News Column

Solar Fans Hope Obama Still Can Shine

Nov 23, 2012

Monica Von Dobeneck

solar

Ah, the bright future of solar energy.

When Barack Obama was elected in 2008, environmentalists were thrilled about the prospects for green energy technologies.

Federal tax credits, Pennsylvania's Sunshine grants, green power credits sold to utilities, government loan guarantees and other incentives made the fledgling industries hot commodities.

Then came political gridlock. Many of the incentives expired. The solar energy company Solyndra, which had received government loan guarantees, went bankrupt, fueling a political backlash against green energy. Candidate Mitt Romney called Obama's green incentives "an imaginary world" whose "vision has failed." Natural gas from shale captured the energy limelight.

Now, with Obama's re-election, environmentalists are once again upbeat. Analysts predict a rising market for green energy. The day after the election, coal companies dropped in the stock market while alternative energy companies rallied.

What might come as a surprise to many people, however, is that some solar and alternative energy companies have been doing just fine the past couple of years.

"The stimulus worked," said Michael Drei, marketing director for Jonestown-based Energy Systems & Installation, which specializes in solar photo-voltaic cell services.

The company launched in 2008 with net sales of $300,000, and expects sales of $25 million this year. It went from two employees to more than 50, and moved from a small office to the former state police barracks in Jonestown. It recently acquired Eichelberger Energy Co. in Silver Spring Twp. to expand its presence on the West Shore.
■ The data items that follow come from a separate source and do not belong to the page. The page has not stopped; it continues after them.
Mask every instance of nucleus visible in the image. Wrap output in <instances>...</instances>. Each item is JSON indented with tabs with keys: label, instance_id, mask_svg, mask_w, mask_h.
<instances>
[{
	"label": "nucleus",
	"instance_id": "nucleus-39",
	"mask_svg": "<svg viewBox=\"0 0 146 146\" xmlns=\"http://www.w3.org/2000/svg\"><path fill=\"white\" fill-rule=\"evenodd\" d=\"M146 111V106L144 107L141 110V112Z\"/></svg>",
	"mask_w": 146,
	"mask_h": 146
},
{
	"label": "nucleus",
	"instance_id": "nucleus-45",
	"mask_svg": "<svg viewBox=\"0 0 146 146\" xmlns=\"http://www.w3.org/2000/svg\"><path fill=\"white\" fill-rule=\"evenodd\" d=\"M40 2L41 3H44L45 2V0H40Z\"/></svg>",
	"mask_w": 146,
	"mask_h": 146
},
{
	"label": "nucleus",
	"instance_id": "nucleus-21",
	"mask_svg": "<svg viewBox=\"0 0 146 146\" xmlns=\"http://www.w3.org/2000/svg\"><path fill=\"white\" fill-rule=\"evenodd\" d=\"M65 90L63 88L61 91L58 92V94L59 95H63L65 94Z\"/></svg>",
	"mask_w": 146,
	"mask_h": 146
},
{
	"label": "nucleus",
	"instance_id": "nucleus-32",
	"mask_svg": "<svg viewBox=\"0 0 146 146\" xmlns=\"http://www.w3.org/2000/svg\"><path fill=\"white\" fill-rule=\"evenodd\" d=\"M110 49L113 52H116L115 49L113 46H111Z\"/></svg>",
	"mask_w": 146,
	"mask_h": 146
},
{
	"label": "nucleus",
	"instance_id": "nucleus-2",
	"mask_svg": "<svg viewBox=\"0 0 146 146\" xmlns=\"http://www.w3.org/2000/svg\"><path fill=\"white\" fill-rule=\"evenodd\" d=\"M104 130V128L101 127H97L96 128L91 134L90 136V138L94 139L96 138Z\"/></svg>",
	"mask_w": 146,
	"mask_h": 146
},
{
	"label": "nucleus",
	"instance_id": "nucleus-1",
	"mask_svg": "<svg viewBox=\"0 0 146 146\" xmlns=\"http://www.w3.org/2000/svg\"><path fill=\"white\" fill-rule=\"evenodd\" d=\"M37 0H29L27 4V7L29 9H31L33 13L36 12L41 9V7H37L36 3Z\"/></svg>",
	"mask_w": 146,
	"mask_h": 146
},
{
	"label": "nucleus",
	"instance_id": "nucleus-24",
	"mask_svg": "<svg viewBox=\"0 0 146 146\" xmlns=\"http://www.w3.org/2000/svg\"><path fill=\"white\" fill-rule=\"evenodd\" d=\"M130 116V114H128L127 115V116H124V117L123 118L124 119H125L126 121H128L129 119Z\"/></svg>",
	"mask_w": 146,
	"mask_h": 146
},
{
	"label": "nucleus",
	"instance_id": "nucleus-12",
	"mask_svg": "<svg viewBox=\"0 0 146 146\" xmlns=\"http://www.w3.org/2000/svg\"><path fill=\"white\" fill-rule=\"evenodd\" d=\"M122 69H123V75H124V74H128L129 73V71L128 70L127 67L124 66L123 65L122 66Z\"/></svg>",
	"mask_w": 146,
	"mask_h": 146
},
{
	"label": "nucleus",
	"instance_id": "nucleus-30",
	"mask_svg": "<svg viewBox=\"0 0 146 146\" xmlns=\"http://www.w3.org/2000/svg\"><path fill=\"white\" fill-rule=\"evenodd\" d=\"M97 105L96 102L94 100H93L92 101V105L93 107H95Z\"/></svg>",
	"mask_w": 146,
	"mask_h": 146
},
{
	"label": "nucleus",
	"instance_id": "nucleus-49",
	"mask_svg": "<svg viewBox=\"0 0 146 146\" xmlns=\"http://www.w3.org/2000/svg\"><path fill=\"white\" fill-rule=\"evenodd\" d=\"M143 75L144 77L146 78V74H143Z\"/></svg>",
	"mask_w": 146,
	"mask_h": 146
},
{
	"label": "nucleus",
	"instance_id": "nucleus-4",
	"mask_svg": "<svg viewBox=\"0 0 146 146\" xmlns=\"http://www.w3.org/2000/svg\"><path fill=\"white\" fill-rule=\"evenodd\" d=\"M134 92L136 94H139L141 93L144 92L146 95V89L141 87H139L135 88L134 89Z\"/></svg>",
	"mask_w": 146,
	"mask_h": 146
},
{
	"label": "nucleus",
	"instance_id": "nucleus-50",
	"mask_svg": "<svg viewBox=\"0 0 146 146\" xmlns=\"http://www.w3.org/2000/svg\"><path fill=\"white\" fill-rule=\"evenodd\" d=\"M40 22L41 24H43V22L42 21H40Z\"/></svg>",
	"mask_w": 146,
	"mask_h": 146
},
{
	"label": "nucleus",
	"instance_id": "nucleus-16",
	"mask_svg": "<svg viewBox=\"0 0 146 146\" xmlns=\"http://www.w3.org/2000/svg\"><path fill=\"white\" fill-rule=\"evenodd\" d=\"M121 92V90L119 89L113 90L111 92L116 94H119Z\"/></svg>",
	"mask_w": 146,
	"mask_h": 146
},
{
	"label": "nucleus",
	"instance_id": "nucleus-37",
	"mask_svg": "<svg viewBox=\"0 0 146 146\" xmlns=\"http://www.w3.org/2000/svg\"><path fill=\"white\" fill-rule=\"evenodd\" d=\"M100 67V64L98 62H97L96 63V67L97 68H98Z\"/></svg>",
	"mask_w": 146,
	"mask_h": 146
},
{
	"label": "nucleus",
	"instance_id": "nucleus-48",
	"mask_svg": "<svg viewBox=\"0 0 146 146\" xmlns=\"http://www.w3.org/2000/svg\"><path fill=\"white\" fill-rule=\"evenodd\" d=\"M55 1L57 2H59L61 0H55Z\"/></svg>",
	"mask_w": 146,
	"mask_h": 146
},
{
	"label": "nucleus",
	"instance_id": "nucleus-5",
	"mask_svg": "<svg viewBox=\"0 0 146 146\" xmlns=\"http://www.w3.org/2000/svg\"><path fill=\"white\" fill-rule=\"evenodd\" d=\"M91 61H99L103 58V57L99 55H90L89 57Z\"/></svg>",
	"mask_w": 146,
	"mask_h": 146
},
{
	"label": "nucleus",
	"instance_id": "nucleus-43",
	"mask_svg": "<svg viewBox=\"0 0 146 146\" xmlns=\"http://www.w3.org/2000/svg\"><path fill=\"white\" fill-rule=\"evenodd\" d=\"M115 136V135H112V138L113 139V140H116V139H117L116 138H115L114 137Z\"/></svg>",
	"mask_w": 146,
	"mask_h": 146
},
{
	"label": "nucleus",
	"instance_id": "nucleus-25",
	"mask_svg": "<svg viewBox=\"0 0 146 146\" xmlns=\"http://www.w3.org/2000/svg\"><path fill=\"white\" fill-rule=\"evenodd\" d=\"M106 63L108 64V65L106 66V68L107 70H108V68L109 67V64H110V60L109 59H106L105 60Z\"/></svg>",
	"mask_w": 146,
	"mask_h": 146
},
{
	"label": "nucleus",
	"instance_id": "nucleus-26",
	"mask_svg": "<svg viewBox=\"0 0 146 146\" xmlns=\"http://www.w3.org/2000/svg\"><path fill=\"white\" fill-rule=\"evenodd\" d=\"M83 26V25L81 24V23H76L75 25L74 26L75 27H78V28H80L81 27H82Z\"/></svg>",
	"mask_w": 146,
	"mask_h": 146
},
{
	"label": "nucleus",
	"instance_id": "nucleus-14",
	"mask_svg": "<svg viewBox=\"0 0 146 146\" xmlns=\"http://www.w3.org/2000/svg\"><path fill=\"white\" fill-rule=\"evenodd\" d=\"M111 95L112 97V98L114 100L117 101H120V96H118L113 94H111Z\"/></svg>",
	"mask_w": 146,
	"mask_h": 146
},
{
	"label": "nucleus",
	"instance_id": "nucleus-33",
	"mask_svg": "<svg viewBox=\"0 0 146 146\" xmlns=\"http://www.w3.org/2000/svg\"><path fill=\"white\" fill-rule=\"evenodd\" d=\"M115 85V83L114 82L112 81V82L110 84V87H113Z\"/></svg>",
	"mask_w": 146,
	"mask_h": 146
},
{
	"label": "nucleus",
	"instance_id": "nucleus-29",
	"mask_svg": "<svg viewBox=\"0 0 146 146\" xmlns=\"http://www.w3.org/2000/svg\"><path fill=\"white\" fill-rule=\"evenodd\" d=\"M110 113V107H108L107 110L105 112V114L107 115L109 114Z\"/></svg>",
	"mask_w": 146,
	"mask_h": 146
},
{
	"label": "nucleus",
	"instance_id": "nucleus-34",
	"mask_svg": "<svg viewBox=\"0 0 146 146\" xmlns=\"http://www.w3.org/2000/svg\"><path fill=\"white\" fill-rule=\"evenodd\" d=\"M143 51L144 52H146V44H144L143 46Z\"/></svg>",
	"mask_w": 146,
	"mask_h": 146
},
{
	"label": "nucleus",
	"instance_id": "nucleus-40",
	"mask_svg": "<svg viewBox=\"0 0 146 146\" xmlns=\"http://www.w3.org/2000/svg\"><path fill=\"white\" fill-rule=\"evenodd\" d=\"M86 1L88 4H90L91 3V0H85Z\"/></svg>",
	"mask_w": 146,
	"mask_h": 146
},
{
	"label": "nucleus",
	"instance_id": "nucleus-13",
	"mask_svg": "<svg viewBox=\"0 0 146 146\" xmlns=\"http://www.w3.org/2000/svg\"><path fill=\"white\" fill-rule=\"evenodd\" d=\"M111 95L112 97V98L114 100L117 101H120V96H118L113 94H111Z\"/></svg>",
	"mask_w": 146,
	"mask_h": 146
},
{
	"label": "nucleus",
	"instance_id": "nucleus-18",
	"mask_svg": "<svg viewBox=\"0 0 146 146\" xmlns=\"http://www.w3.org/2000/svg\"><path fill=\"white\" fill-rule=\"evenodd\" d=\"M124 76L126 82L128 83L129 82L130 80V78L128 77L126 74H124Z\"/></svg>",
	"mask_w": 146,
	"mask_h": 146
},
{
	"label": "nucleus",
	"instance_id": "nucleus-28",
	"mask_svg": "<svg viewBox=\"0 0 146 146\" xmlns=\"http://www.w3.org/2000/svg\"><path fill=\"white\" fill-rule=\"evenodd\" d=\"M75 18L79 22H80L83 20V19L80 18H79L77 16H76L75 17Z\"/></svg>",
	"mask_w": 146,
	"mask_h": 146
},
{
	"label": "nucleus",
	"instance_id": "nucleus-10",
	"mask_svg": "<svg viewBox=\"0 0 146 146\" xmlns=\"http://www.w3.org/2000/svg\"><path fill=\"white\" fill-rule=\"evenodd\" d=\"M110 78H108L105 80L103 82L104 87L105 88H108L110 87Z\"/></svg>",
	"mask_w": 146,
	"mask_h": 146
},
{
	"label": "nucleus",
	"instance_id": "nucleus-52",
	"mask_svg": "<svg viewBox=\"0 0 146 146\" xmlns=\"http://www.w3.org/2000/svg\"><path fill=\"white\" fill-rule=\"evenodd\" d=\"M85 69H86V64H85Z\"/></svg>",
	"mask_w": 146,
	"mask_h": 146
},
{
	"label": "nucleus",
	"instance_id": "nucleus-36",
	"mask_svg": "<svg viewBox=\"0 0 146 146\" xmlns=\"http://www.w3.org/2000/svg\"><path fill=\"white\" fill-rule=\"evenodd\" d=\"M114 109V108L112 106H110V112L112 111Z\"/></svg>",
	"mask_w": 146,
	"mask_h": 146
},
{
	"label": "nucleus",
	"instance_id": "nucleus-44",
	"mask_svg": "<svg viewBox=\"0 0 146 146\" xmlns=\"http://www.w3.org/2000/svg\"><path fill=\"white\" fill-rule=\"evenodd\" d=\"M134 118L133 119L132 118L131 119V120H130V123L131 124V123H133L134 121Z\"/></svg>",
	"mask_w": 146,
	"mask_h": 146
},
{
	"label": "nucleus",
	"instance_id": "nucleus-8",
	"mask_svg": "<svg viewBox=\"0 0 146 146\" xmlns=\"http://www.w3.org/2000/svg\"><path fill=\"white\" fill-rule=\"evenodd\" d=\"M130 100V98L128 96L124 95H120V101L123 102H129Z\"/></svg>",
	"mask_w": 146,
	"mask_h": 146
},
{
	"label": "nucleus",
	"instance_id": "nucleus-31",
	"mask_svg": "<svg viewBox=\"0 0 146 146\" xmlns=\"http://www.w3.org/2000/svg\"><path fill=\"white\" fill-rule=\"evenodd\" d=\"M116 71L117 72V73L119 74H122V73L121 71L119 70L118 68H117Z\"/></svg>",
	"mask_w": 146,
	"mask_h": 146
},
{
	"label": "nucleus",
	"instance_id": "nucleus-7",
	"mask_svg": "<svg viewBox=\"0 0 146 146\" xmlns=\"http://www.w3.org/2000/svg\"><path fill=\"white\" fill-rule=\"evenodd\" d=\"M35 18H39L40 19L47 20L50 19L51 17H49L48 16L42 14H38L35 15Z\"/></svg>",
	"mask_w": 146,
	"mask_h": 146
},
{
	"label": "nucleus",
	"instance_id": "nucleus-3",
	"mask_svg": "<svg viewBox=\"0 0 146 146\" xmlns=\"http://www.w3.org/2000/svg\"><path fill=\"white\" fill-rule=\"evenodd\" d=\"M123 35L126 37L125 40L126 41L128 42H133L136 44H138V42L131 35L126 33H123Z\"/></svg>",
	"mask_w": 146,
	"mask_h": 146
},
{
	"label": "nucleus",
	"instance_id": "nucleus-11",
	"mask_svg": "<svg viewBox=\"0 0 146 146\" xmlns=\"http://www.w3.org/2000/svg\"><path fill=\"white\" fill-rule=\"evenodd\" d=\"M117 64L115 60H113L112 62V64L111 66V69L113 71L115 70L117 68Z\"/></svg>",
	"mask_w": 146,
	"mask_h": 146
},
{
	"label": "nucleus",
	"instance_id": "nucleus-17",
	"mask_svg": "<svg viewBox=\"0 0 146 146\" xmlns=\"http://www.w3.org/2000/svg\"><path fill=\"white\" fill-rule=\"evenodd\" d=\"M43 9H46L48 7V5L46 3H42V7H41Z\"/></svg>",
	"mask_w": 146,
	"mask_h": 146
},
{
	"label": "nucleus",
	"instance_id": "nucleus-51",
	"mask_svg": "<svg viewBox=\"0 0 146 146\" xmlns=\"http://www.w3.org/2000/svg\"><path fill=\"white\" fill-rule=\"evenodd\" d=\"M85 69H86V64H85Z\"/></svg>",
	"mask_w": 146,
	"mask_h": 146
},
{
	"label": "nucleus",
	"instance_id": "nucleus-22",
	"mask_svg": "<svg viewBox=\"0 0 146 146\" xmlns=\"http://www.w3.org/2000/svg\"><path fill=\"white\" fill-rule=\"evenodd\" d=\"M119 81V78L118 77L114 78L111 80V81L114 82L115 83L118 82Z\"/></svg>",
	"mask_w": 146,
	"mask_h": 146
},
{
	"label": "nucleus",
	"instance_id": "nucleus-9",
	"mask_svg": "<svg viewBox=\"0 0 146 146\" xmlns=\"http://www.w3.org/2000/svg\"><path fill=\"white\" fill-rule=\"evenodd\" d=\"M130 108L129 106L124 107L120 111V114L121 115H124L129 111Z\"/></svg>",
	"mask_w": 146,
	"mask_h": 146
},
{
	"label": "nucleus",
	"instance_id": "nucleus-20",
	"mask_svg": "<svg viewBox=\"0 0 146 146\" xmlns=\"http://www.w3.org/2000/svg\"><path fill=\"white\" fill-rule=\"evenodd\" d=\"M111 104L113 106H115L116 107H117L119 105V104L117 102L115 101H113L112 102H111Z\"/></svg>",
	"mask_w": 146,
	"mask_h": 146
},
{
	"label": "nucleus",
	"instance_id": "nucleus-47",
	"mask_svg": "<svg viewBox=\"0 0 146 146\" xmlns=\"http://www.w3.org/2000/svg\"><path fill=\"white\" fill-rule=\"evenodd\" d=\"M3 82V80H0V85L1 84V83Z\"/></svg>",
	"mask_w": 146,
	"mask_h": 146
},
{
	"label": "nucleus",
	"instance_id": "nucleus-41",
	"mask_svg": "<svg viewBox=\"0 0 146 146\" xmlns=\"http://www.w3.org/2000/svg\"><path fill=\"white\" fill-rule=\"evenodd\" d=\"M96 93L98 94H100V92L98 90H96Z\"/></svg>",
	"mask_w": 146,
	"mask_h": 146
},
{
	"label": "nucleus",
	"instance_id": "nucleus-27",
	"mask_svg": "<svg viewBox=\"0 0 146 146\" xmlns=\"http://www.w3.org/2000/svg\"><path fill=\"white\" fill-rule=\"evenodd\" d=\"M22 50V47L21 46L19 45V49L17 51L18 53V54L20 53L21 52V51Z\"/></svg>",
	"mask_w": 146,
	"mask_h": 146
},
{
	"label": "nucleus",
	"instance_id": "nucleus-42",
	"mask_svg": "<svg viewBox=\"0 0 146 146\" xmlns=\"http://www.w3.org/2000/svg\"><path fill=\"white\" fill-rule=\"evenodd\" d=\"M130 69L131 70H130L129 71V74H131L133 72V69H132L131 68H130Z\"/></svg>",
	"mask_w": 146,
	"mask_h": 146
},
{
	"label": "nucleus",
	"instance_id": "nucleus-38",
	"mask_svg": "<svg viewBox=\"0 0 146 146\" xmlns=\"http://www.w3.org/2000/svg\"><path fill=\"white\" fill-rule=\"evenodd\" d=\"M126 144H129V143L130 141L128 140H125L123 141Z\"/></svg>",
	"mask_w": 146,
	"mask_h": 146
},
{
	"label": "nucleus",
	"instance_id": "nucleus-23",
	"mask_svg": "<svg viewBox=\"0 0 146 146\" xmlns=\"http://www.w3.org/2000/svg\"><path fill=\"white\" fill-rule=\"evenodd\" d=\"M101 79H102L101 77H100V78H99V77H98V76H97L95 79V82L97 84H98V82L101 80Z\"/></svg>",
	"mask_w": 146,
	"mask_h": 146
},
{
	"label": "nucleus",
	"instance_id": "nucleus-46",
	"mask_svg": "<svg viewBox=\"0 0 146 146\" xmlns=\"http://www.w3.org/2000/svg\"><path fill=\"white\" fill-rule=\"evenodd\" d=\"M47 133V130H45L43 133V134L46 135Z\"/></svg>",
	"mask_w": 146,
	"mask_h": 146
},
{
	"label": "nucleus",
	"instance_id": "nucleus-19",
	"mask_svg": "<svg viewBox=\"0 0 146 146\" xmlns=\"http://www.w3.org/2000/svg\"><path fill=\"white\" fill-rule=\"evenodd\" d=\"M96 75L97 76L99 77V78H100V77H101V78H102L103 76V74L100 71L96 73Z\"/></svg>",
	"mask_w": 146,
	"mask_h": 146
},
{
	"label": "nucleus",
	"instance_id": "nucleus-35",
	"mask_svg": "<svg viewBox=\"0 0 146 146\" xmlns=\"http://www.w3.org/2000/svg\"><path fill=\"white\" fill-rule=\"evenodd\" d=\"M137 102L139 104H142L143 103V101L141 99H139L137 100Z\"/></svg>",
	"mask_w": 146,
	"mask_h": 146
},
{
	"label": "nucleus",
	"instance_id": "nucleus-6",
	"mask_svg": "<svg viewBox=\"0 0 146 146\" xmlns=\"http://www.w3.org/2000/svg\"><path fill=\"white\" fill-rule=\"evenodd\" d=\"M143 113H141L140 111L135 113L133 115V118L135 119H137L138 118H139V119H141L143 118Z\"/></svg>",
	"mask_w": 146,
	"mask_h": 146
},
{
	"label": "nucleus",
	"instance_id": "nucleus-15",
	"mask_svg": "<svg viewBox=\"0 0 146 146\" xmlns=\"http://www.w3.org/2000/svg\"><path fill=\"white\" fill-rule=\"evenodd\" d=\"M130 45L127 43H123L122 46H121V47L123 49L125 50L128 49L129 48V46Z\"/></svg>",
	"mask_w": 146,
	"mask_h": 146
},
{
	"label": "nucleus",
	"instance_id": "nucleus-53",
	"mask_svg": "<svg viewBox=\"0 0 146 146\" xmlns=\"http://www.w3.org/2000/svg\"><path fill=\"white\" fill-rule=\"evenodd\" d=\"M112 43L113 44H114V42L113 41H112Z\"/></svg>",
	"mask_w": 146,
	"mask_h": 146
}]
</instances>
Company CEO Corey Wolff said he wanted to start a business "that has no ceiling" and believes he has found one in the renewable energy field.

There are fewer incentives these days, but the price of renewable energy is cheaper. While a ten kilowatt system cost $50,000 to $60,000 in 2008, it now costs under $30,000, he said.

The company is now installing 1,054 solar panels for Emmitsburg Glass in Maryland at a cost of about $700,000; it would have cost $1.3 million a few years ago, Wolff said.

For some of the company's bigger installations, the cost has come down to $2.20 per watt. If it drops just a few more cents, it will be comparable to coal, he said.

The company's earlier projects were mostly within a two hour drive, and included installations at Hersheypark, the Hershey Technology Center and Country Meadows in Bethlehem.

Now, however, most of the jobs are in other states, which still have incentives like Pennsylvania used to have.

Still remaining for Pennsylvania residents are the 30 percent tax credit for solar energy which expires in 2016, accelerated depreciation, and renewable energy credits which can be sold to utilities. Federal wind energy credits expire at the end of the year. The utility company credits are worth much less than they were a few years ago because of market forces.

A lot of fledgling solar companies in Pennsylvania closed after the incentives dried up, Wolff said. There were probably too many starting up too quickly, creating an oversupply.

Wolff said he kept his business going by moving to other states and expanding into other green technologies. He hopes to offer total energy solutions to companies which could include better insulation, geothermal, efficient lighting, better control systems and more to make the payback on upgrades relatively quick.

Solar energy is still a tiny portion of the energy market -- less than one percent -- but it has become a proven technology and the price is dropping rapidly, thanks in large part to the kickstart in got through the stimulus. It provides four times as much energy as it did at the beginning of Obama's first term. It employs 119,000 people, a 13 percent jump in the past year.

Investment firm Goldman Sachs announced last spring that it would invest or finance $40 billion in renewable energy over the next decade.

And despite the brouhaha over Solyndra, only three of the 26 alternative energy companies receiving loan guarantees from the federal government failed, a very low percentage for tech start-ups.

The idea of solar energy continues to be very popular.

In October, the Solar Energy Industries Association sponsored a survey which showed that 92 percent of people think it is important for the US to develop and use solar power, and that included 84 percent of Republicans. By a 4 to 1 majority, they want the government to support green energy through tax credits and financial incentives.

As recent vicious storms convince more people that global warming is real, more companies are also becoming concerned about the environment.

An article in Forbes magazine talked about the maturing of the solar industry, which means increased competition and stronger companies.

Wolff thinks there is still a place for modest incentives for solar and other green energies. Even though market forces are edging closer to sustaining the industry, it's not there yet. He believes renewables will get more support under an Obama administration.

While "the long-term prognosis for solar is very bright, there are short term challenges," he said. "Solar needed incentives to get off the ground...But ultimately, economics are what drive our program."